Laboratory experiments announced Friday show that a plant toxin combined with a synthetic protein is able to attack and kill cells infected with the AIDS virus while leaving healthy cells untouched.

In a study published Friday in the journal Science, a group of researchers report that a manmade molecule called recombinant CD4 can be used to deliver a killer toxin to cells infected with AIDS in test-tube experiments.However, they cautioned that the new laboratory development - like other incremental advances in AIDS research - was far from being ready for clinical application and, at best, might offer a potential new treatment approach rather than a cure.

Dr. Jonathan W. Uhr, chairman of the department of microbiology at the University of Texas Southwestern Medical Center in Dallas, said the CD4 molecule naturally binds to a gycoprotein, called gp120, that forms on the surface of cells infected with human immunodeficiency virus, or HIV, which causes AIDS. CD4, he said, will not attach itself to cells not infected with HIV.

In the laboratory, Uhr said, his research group combined a synthetic CD4 molecule with a toxin called ricin that is extracted from plants.

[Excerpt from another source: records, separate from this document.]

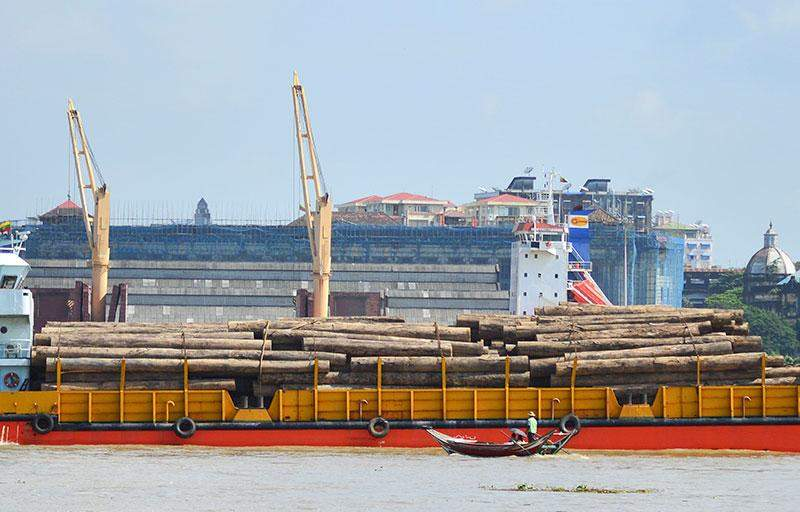 The government has suspended the export of timbers in April, 2014. Photo: Aye Min Soe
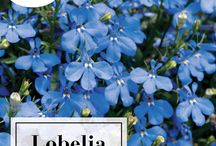 Shade Loving Plants / Annuals and Perennials great for your shade gardens!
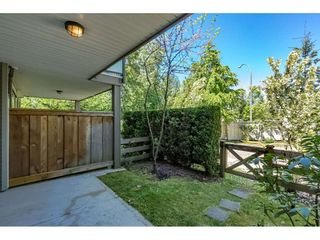 Photo 17: 33 8250 209B Street in Langley: Willoughby Heights Townhouse for sale : MLS®# R2267835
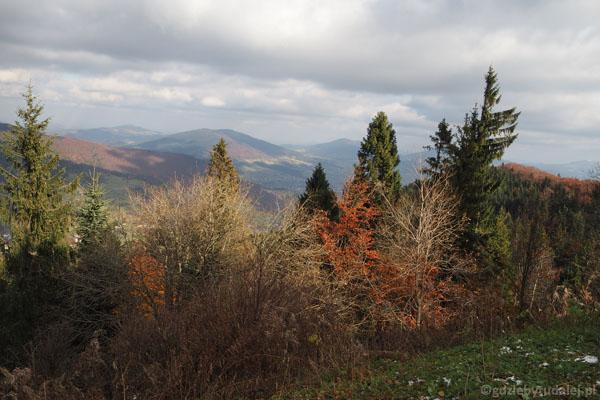 Widok z Lubonia w kierunku północno-wschodnim.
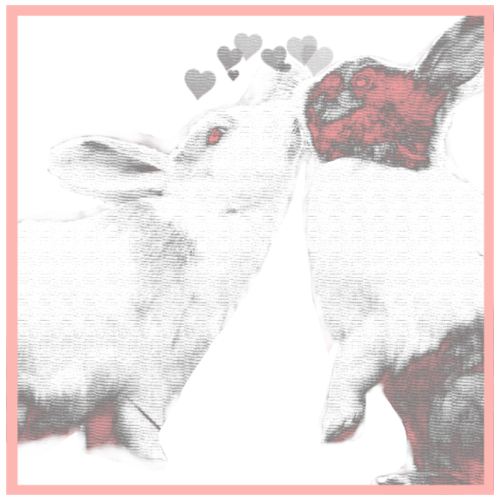 Bunnies kisses - Men's Premium T-Shirt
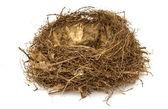 Nest with eggs  — Stock Photo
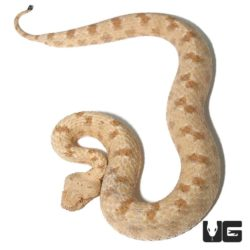 Field's Horn Viper For Sale - Underground Reptiles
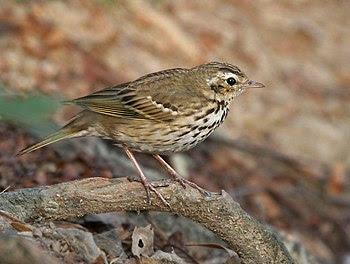 English: Olive-backed Pipit Anthus hodgsoni in...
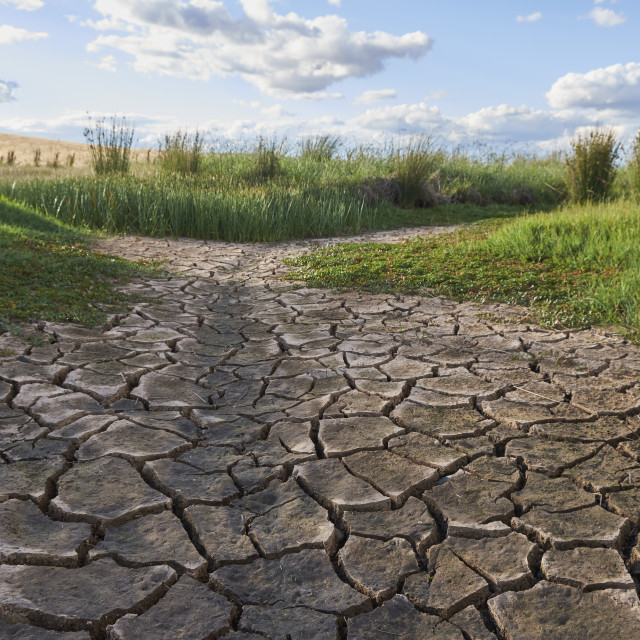 """Cracked earth of a dry creek passing though a green field."" stock image"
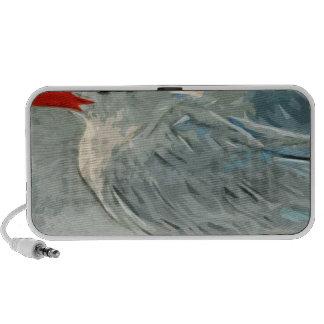 La golondrina de mar real en invierno colorea impr altavoz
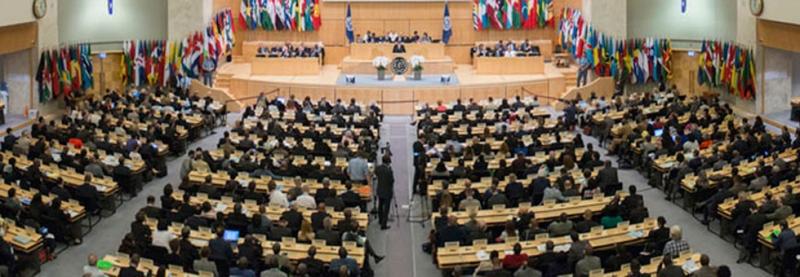 UGT participa en la 105ª Conferencia Internacional del Trabajo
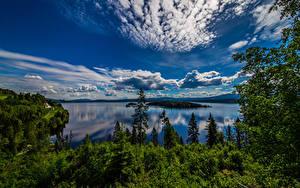 Fotos Norwegen Himmel Wolke Bäume Geiranger Natur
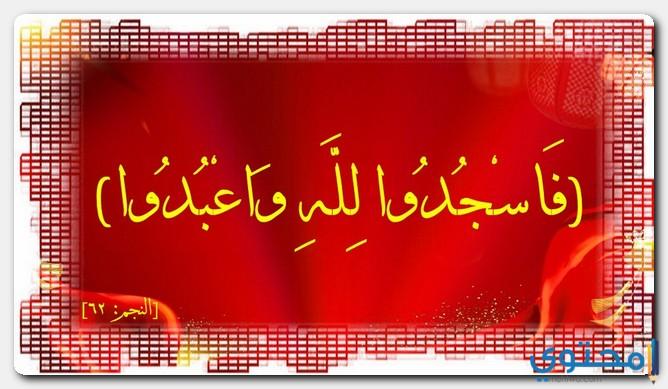 السجدات في القرآن الكريم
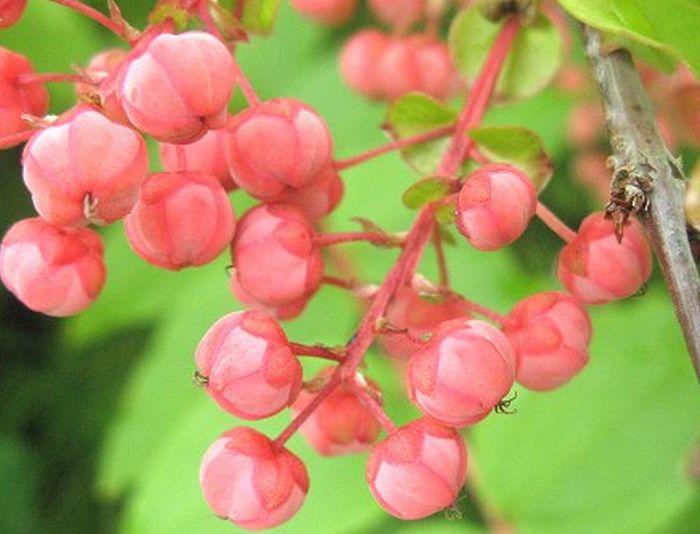 ピンク色の果実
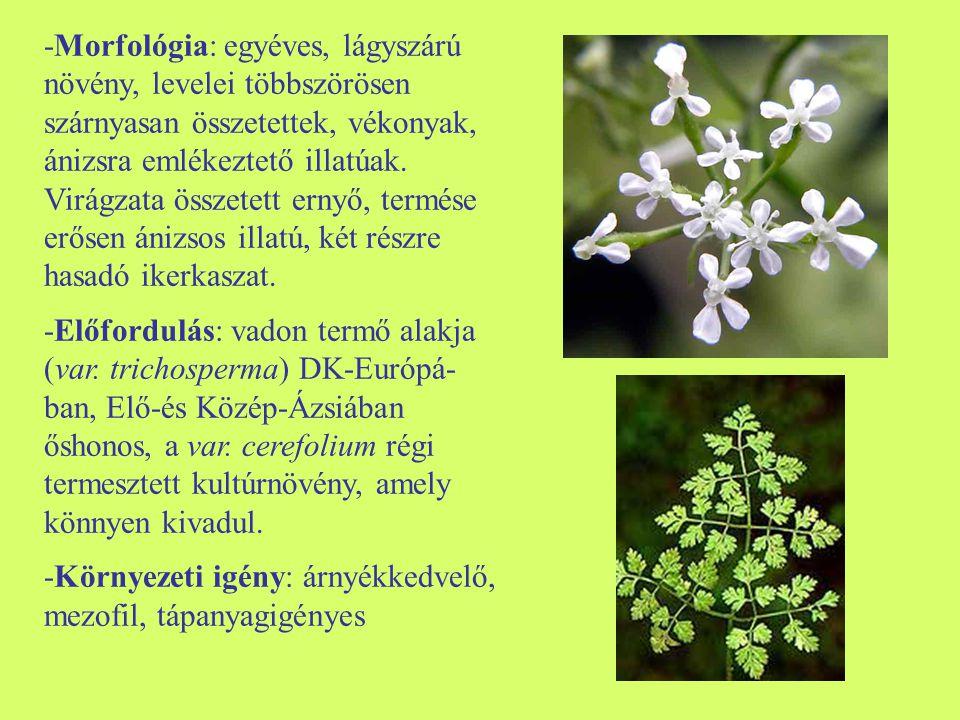 -Morfológia: egyéves, lágyszárú növény, levelei többszörösen szárnyasan összetettek, vékonyak, ánizsra emlékeztető illatúak. Virágzata összetett ernyő, termése erősen ánizsos illatú, két részre hasadó ikerkaszat.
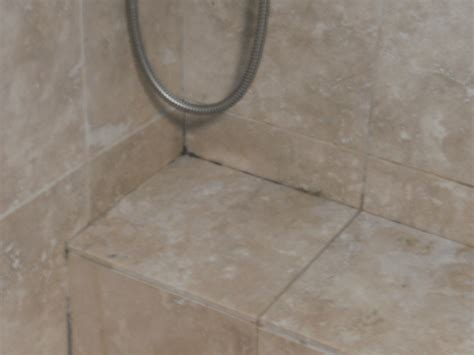 what is black mold in bathroom black mold strachybotrys atra and travertine tile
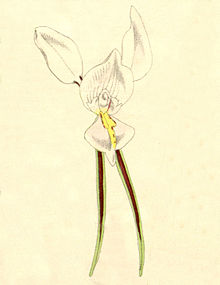 Diuris alba - Curtis' 101 - cut out from pl. 6201 (1875).jpg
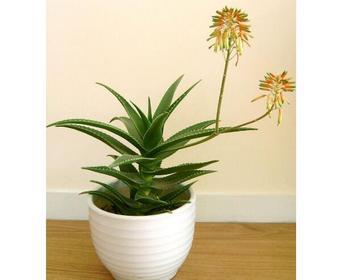 不适合室内摆放的植物有哪些
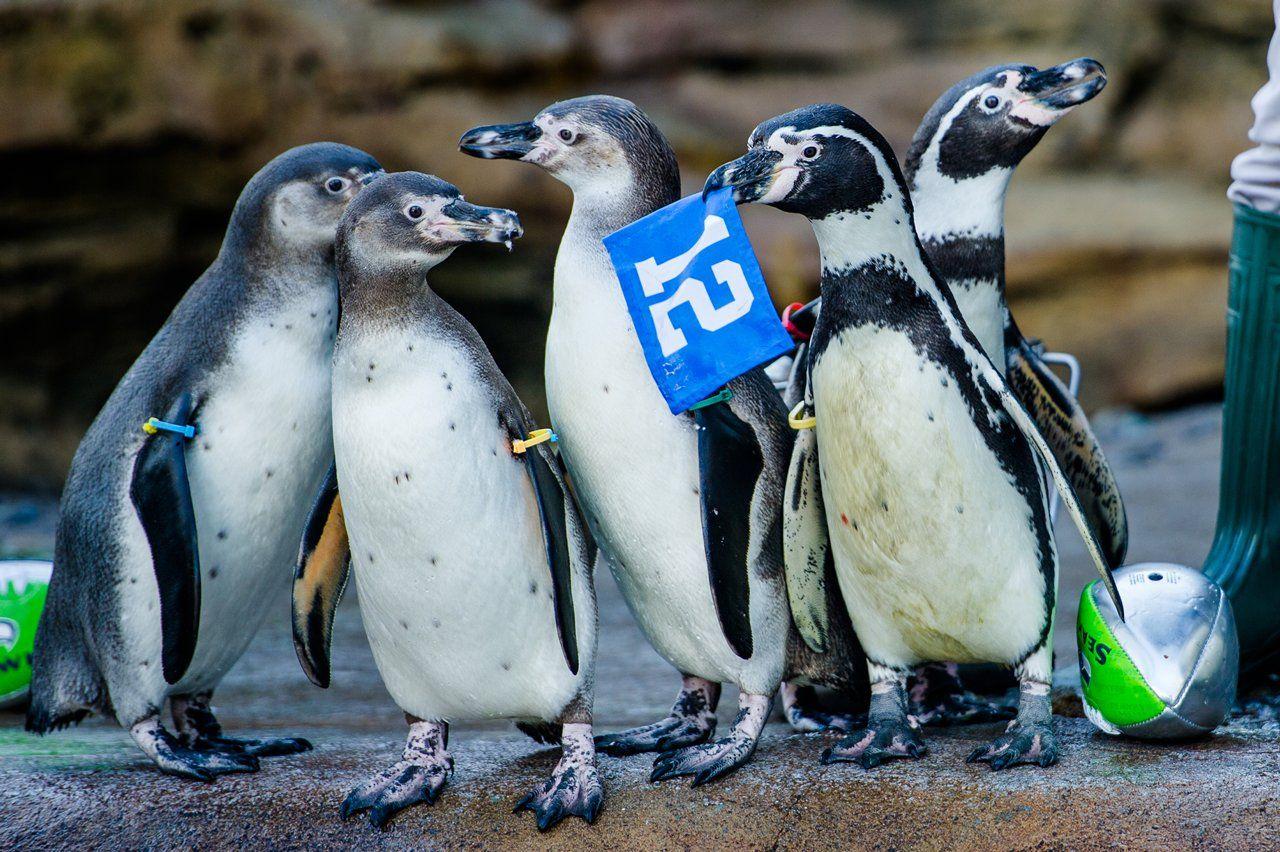 Humboldt Penguin Exhibit Woodland Park Zoo Seattle Usa By Studio Hanson Roberts Zoo Architecture Woodland Park Zoo Zoo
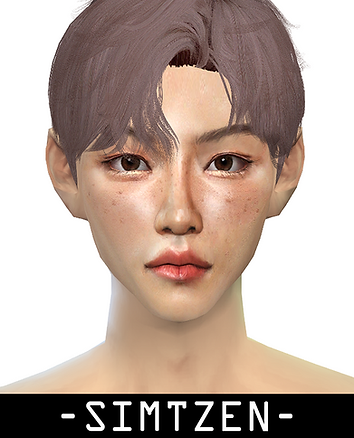 STRAY KIDS Felix Facemask Overlay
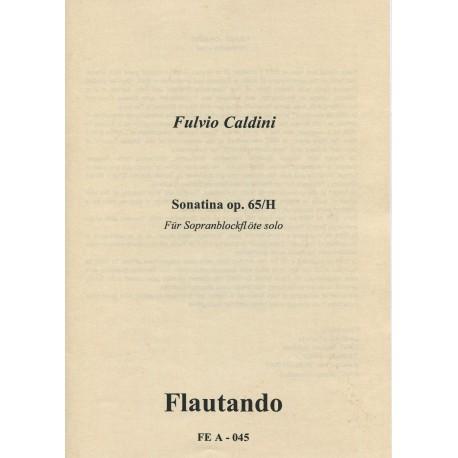 Sonatina op.65/H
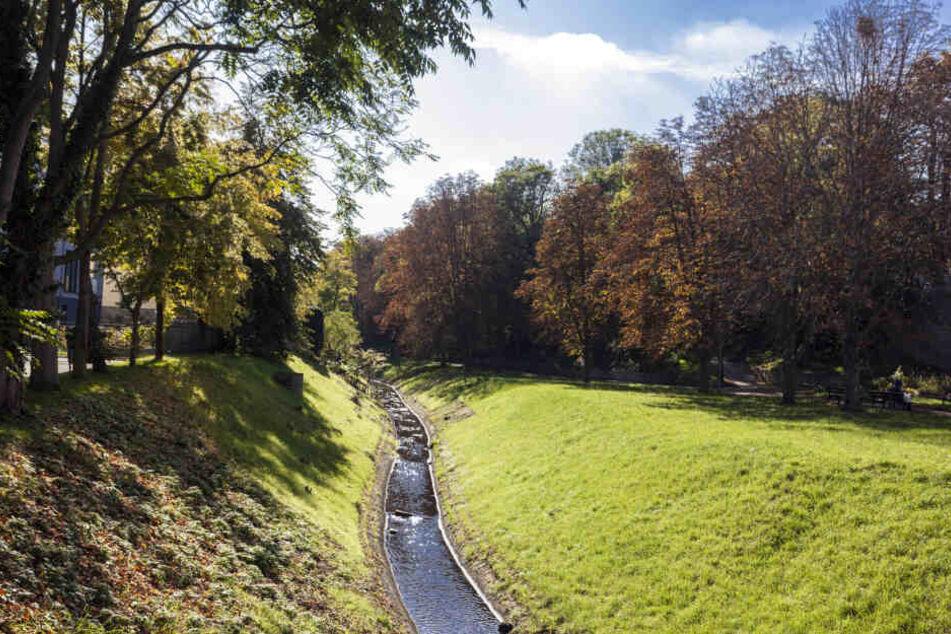 Im Saale-Nebenarm Klia im Merseburger Stadtpark ist am Dienstag eine Frauenleiche gefunden worden.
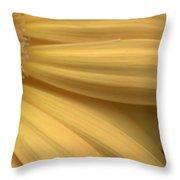 Dsc332-006 Throw Pillow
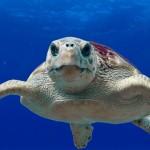 世界第一座認證的海龜醫院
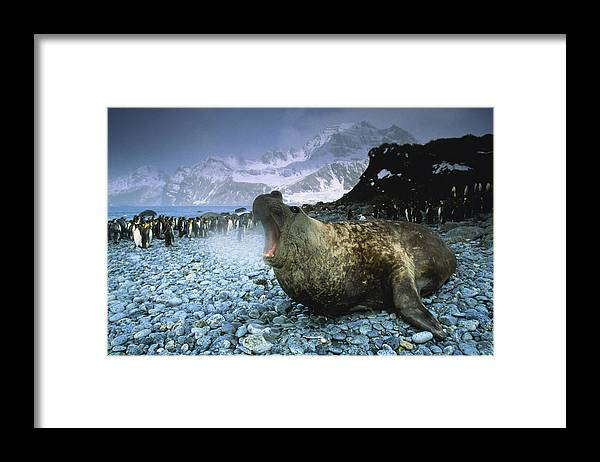 Snow Framed Print featuring the photograph Southern Elephant Seal Mirounga Leonina by Art Wolfe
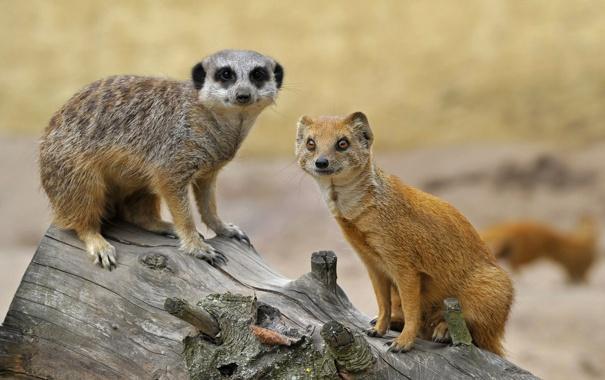 Фото обои бревно, друзья, мангуст, сурикат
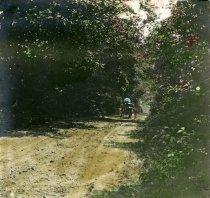 Image of 00071.138 - Powder Mill Lane below  the Saw Mill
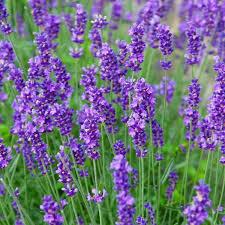 Lavandula Munstead Lavender (gallon perennial) $15.99
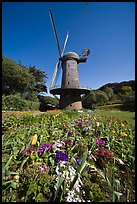 Spring flowers and old windmill, Golden Gate Park. San Francisco, California, USA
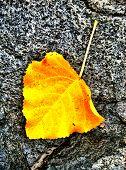 Fall leaf on rock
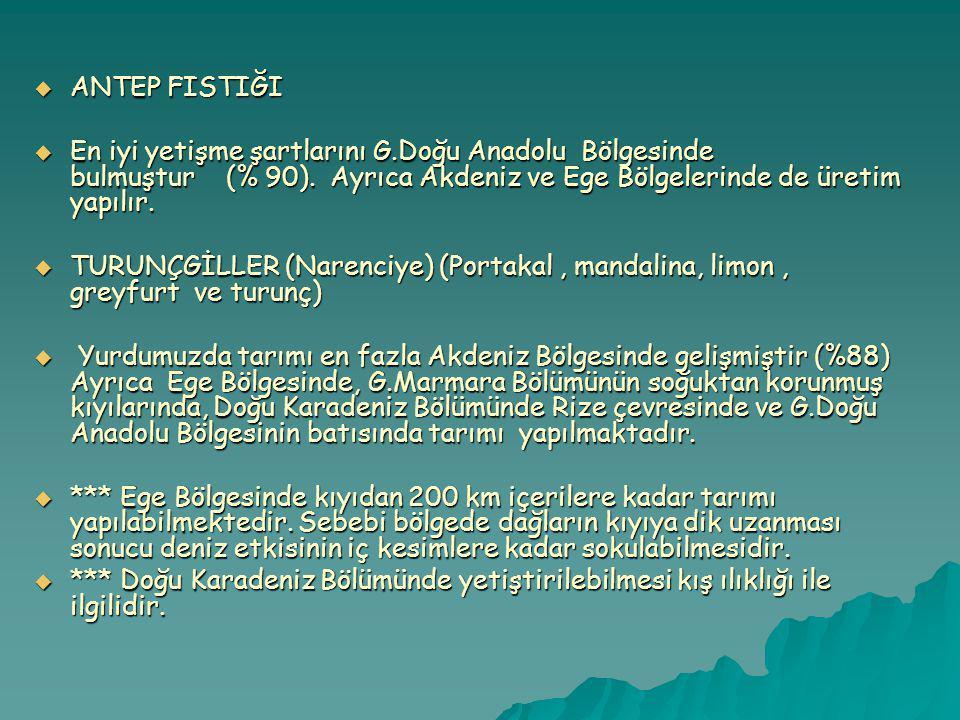  ANTEP FISTIĞI  En iyi yetişme şartlarını G.Doğu Anadolu Bölgesinde bulmuştur (% 90).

When exposed in a test tube to HIV-infected cells, he said, the CD4-ricin combination binds to the cell surfaces and the ricin then kills the cell, thus eliminating a source of HIV virus.

"Early in the course of HIV infection, T-cells and macrophages (two types of immunity cells) are thought to be the major cellular reservoirs for the virus. Both of those bear the CD4 molecule that permits the virus to enter," said Uhr.

By combining a toxin with the CD4 molecule, the researchers are, in effect, creating a guided missile that attacks only those cells that are infected. Healthy cells are not touched by the toxin, said Uhr.

The scientist said toxic effects of the CD4-ricin combination will have to be studied in the laboratory before the technique could be used in clinical experiments. Ricin has been used in cancer drugs and has been found to be well tolerated by patients if managed carefully, he said.

Uhr said it will be at least a year before the drug could be tested on patients. And, though this technique shows promise, he said he is not suggesting that it would cure AIDS.